Motivational speaker Tony Robbins, says that “it’s in your moments of decision that your destiny is shaped.” He may be a walking encyclopedia of cliches, but he’s not wrong. Our decisions, our actions – that’s how we shape our lives. And, if every decision holds an opportunity to shape our future, the good news is: there’s a lot of them. The average adult makes over 35,000 decisions each day. And, the average adult isn’t starting a business, so chances are you’re well above that number. 

Now, we could simply go about our day, allowing opportunities to pass by unseized. Or we can be thoughtful and reflect before we make a decision. As entrepreneurs, with so much coming at us, we need simple ways to filter decisions in order to maximize the opportunities before us. 

That’s where your values come into play. Values guide your actions, creating a sense of focus. They describe the things that are important to you. They act as guiding principles for how you will show up and face any situation or decision. This isn’t about having a few punchy words on a page. This is about shaping your behavior. It’s about changing the way you choose to show up. Reflecting on those ideals before making a decision, provides you with a filter to make the best possible decision for you and your business. And, if you treat every decision as an opportunity to reflect your values and what’s important to you, then they’re not just words on a page – they come to life. Like climbing a mountain, every step, every decision, should get you one step closer to the summit.

Let’s get tactical. 

For your values to be effective: 

  • Define them. Clarify exactly what the words mean to you and how they show up in your life. 
  • Don’t have too many of them. You want at least a few to make things interesting, but not so many that it’s unrealistic for you to live them all. Aim for between 3-5 total. 
  • Be intentional with how they show up in everything you do. Find small ways to bring them to life. 


Here’s an example. One of my values is curiosity. Here’s how I define that: “Curiosity is a muscle. Exercise it – ask questions and embrace the unknown. Never stop learning. Seek first to understand, but never settle for the status quo. Look for inspiration to spark new ideas.” And, here’s how I bring it to life every day: (1) when I encounter a problem, I try really hard to flip it into a question, and (2) I read at least 10 articles a day (any subject). 

You can find more of my personal values on my About page. 

Here’s another example. My first clients were two friends looking to start a dance studio. Early in our relationship, we did a values exercise. One of the values they identified was community

By using their value of community as a filter for decisions on their business strategy, they were able to transform the products and services they offered.
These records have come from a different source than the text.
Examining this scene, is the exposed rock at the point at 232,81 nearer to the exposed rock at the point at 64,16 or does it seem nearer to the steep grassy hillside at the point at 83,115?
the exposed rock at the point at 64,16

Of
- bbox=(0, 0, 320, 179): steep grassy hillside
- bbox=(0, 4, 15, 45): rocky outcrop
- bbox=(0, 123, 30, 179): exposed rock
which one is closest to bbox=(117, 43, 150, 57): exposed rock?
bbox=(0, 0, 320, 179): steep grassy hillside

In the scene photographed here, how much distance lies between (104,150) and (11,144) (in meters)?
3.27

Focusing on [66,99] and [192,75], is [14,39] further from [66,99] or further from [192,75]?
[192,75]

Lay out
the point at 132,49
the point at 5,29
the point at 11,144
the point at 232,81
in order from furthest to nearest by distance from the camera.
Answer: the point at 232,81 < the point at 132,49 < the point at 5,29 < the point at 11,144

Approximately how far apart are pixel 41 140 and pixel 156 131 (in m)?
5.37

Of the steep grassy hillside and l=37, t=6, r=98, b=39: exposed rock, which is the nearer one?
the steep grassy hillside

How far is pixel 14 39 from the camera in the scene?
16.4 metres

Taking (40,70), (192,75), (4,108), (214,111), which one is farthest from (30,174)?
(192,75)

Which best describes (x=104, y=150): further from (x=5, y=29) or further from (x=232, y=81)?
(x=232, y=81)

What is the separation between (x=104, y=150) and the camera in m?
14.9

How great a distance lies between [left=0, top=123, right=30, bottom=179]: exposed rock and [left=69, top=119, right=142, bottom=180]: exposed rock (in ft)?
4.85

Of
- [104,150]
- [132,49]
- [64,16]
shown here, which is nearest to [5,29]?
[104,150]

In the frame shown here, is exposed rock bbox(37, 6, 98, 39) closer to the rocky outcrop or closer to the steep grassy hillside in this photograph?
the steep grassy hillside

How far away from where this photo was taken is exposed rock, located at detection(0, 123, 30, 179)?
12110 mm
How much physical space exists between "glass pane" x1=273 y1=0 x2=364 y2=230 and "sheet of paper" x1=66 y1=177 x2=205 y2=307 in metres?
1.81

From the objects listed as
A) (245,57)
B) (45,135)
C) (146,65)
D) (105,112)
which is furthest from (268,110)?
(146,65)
In this case, they decided that many of their classes would mix age groups to encourage young women to mentor and support each other. That enabled them to create something valuable in the local dance studio market, where families already have a lot of options. Not only were they able to differentiate by using their values as a guide, but it also allowed their business to be an expression of themselves. Learn more about their story on their website.

By the way, one of the very first activities I do with each new client is to define mission and values. Get a free consultation today to learn more.

Identify your values. 

What are your values? How might you use them to influence your decisions? How might they change or reinforce your business strategy? What values already show up in your life? Share your story in the comments and reach out to learn more about how we can identify your values together.

Starting and growing a business is not a straightforward and linear process. It can feel messy. It zigs and zags. It starts and stops. It can feel frustrating even for the most seasoned business owners. And, that’s ok. It’s also an exciting challenge. It’s going to stretch you. You’re going to learn a lot – not just about business, but about yourself. And, that’s why it’s worth it.